[Begin DOCUMENT SECTION]

Now a new team, in concert with descendants of the company’s founder, is reviving its original spirit.
Fabergé, the luxury jewelers famous for the ornate eggs they gave the Russian royal family each Orthodox Easter, is to launch its first jewellery collection since 1917. Photo: Getty Images
Last year, on a pilgrimage to a once grand and elegant (and now grandly derelict) summer house that had belonged to Peter Carl Fabergé, Katharina Flohr, the newly appointed creative director of the great Russian luxury goods brand Fabergé, found a four-leaf clover. She was there with Tatiana Fabergé, the 79-year-old great-granddaughter of Peter Carl Fabergé, and Frédéric Zaavy, the artisan jeweller who had agreed to work with her to revive the Fabergé name in the spirit in which it was originally created – as a fine jewellery house and purveyor of the most exquisitely crafted gems. On those long white nights, the three were on a mission.
‘We were at Tatiana’s family’s country house outside St Petersburg,’ Flohr says. ‘It is a rundown estate which is so morbidly beautiful but completely destroyed; here we were with Tatiana, very courageously going through the broken beams and the loose staircases. And I found a four-leaf clover.’ It was a good omen.

[End DOCUMENT SECTION]
[Begin SUPPLIED RECORDS]

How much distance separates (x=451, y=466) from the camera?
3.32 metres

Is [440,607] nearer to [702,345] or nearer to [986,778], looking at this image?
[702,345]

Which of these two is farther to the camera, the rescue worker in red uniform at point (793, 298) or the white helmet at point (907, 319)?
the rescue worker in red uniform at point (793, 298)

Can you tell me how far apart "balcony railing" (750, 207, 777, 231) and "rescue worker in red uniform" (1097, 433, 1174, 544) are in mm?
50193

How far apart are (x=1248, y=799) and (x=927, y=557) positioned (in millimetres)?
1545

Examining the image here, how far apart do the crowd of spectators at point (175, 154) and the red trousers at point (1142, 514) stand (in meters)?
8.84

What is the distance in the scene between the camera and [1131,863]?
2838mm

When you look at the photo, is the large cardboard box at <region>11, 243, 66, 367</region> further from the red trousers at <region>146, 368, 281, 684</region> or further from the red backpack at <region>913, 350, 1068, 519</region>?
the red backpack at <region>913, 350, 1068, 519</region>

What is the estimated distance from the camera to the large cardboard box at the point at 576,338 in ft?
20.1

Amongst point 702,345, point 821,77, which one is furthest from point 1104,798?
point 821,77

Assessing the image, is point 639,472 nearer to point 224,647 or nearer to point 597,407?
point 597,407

[End SUPPLIED RECORDS]

WORK TO DO:
**A.** From the Fabergé article, quote the passage from "Fabergé, the luxury" up to and including "on a mission.".
**B.** Name every person mentioned by full name in the Fabergé article.

PER-TASK ANSWERS:
**A.**
Fabergé, the luxury jewelers famous for the ornate eggs they gave the Russian royal family each Orthodox Easter, is to launch its first jewellery collection since 1917. Photo: Getty Images
Last year, on a pilgrimage to a once grand and elegant (and now grandly derelict) summer house that had belonged to Peter Carl Fabergé, Katharina Flohr, the newly appointed creative director of the great Russian luxury goods brand Fabergé, found a four-leaf clover. She was there with Tatiana Fabergé, the 79-year-old great-granddaughter of Peter Carl Fabergé, and Frédéric Zaavy, the artisan jeweller who had agreed to work with her to revive the Fabergé name in the spirit in which it was originally created – as a fine jewellery house and purveyor of the most exquisitely crafted gems. On those long white nights, the three were on a mission.

**B.** Peter Carl Fabergé, Katharina Flohr, Tatiana Fabergé, Frédéric Zaavy